Reproduce the data below word for word, starting at the line that contains "What is the camera" and continuing through the last line of the data.

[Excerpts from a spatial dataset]
* * * * * * *

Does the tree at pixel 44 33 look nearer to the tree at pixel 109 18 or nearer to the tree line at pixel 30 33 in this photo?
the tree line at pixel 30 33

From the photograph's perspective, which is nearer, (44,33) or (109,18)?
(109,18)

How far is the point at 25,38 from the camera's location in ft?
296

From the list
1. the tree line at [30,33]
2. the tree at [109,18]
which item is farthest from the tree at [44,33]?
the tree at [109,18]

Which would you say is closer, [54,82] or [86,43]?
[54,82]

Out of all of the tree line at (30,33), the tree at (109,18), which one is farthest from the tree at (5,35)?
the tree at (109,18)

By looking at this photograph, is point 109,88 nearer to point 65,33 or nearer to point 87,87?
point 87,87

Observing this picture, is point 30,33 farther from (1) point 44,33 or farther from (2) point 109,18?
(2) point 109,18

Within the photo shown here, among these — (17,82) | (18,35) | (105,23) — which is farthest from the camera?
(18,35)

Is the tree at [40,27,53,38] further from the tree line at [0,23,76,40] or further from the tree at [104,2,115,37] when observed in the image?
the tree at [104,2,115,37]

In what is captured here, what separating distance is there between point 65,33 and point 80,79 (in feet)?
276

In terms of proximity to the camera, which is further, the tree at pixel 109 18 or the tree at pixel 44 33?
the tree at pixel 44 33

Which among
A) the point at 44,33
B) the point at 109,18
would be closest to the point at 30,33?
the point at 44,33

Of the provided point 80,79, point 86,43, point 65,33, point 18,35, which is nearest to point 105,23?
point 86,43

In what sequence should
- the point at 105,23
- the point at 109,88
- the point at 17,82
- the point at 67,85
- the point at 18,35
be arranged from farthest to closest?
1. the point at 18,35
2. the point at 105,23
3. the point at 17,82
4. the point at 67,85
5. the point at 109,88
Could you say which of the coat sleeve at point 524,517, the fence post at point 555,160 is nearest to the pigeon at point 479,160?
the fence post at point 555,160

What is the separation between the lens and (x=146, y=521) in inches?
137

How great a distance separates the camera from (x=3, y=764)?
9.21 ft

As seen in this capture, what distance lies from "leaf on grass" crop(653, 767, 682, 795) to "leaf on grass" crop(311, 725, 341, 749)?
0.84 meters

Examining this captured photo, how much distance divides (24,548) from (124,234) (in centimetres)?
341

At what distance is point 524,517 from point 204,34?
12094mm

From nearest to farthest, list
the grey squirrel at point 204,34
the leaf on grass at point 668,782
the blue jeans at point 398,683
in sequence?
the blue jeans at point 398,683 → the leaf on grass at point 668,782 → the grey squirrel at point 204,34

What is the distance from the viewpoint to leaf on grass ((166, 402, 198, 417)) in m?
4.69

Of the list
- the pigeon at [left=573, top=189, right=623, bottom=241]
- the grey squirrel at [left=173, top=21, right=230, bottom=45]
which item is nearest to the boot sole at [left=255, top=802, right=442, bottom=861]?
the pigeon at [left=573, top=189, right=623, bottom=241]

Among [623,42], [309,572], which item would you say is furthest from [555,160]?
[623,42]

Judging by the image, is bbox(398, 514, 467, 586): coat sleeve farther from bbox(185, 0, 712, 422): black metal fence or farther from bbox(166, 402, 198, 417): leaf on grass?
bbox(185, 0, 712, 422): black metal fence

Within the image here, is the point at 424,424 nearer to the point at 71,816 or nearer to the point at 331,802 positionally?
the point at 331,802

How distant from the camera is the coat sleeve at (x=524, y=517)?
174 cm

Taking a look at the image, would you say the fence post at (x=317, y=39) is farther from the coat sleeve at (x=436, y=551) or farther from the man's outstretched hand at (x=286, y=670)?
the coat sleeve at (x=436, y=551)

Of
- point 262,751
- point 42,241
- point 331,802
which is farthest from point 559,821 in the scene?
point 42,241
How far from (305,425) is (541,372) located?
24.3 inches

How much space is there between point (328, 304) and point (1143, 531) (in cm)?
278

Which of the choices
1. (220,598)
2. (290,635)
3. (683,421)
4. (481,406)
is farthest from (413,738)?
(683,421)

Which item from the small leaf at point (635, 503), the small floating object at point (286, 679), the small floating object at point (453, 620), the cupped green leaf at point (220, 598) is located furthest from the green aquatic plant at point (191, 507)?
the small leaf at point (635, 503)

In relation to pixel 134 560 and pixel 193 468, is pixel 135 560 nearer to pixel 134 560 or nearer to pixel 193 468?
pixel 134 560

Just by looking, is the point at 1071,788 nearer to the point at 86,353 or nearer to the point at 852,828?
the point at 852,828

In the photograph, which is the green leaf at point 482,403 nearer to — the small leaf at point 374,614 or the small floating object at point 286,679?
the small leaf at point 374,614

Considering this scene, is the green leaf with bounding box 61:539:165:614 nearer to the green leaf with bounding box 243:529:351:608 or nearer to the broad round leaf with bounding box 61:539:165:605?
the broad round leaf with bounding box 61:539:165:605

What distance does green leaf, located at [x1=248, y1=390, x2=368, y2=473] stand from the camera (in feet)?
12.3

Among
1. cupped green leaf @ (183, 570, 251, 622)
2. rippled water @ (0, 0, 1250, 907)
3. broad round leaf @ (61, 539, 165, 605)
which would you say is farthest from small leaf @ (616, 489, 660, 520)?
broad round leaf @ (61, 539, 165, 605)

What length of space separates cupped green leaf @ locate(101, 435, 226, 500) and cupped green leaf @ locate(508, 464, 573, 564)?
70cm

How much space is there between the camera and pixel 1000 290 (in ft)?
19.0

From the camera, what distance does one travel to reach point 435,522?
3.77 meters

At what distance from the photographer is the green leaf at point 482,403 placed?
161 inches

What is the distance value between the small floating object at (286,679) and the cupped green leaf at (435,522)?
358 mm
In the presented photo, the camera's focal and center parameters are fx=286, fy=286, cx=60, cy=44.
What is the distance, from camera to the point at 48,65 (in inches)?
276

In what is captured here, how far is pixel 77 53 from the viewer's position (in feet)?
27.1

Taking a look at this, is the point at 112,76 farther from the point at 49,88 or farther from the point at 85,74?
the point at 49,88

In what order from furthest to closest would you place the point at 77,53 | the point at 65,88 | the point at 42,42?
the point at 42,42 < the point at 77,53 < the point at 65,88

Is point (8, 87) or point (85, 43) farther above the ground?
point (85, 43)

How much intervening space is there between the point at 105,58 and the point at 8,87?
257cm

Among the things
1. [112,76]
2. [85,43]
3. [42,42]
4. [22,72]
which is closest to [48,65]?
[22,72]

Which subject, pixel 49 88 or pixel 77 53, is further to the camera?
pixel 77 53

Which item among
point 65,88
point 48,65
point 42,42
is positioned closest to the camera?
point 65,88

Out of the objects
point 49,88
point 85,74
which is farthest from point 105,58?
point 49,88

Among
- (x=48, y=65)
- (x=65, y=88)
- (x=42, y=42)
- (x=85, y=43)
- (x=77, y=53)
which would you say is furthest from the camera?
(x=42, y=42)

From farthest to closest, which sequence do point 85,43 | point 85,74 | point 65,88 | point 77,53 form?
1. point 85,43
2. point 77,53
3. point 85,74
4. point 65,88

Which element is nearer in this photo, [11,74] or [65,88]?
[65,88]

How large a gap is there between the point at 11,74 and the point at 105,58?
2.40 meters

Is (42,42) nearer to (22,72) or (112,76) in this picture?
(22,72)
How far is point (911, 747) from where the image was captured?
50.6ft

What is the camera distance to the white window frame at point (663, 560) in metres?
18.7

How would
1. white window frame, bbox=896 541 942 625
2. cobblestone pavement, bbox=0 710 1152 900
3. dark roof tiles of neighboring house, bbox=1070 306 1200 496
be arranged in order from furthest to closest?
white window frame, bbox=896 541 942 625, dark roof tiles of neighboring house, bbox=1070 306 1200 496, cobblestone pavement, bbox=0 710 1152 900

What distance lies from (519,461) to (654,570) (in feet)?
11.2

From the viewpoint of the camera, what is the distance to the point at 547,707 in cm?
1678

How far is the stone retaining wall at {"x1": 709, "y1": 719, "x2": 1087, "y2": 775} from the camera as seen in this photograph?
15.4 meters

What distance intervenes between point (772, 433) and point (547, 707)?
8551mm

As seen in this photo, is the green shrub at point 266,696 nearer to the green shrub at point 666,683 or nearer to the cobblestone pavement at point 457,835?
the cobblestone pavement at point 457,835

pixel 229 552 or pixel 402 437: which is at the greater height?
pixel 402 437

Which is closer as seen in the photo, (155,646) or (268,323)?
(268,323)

* * * * * * *

• Final result:
What is the camera distance to the white window frame at point (663, 560) in metres?
18.7

How would
1. white window frame, bbox=896 541 942 625
2. cobblestone pavement, bbox=0 710 1152 900
3. dark roof tiles of neighboring house, bbox=1070 306 1200 496
be arranged in order from furthest to closest?
white window frame, bbox=896 541 942 625, dark roof tiles of neighboring house, bbox=1070 306 1200 496, cobblestone pavement, bbox=0 710 1152 900

What distance lies from (519,461) to (654,570) (in feet)?
11.2

From the viewpoint of the camera, what is the distance to the point at 547,707 in cm?
1678

How far is the stone retaining wall at {"x1": 709, "y1": 719, "x2": 1087, "y2": 775} from the camera as seen in this photograph?
15.4 meters

What distance intervenes between point (772, 433) and point (547, 707)?
8551mm

As seen in this photo, is the green shrub at point 266,696 nearer to the green shrub at point 666,683 or nearer to the cobblestone pavement at point 457,835?
the cobblestone pavement at point 457,835

pixel 229 552 or pixel 402 437: which is at the greater height?
pixel 402 437

Which is closer as seen in the photo, (155,646) or (268,323)?
(268,323)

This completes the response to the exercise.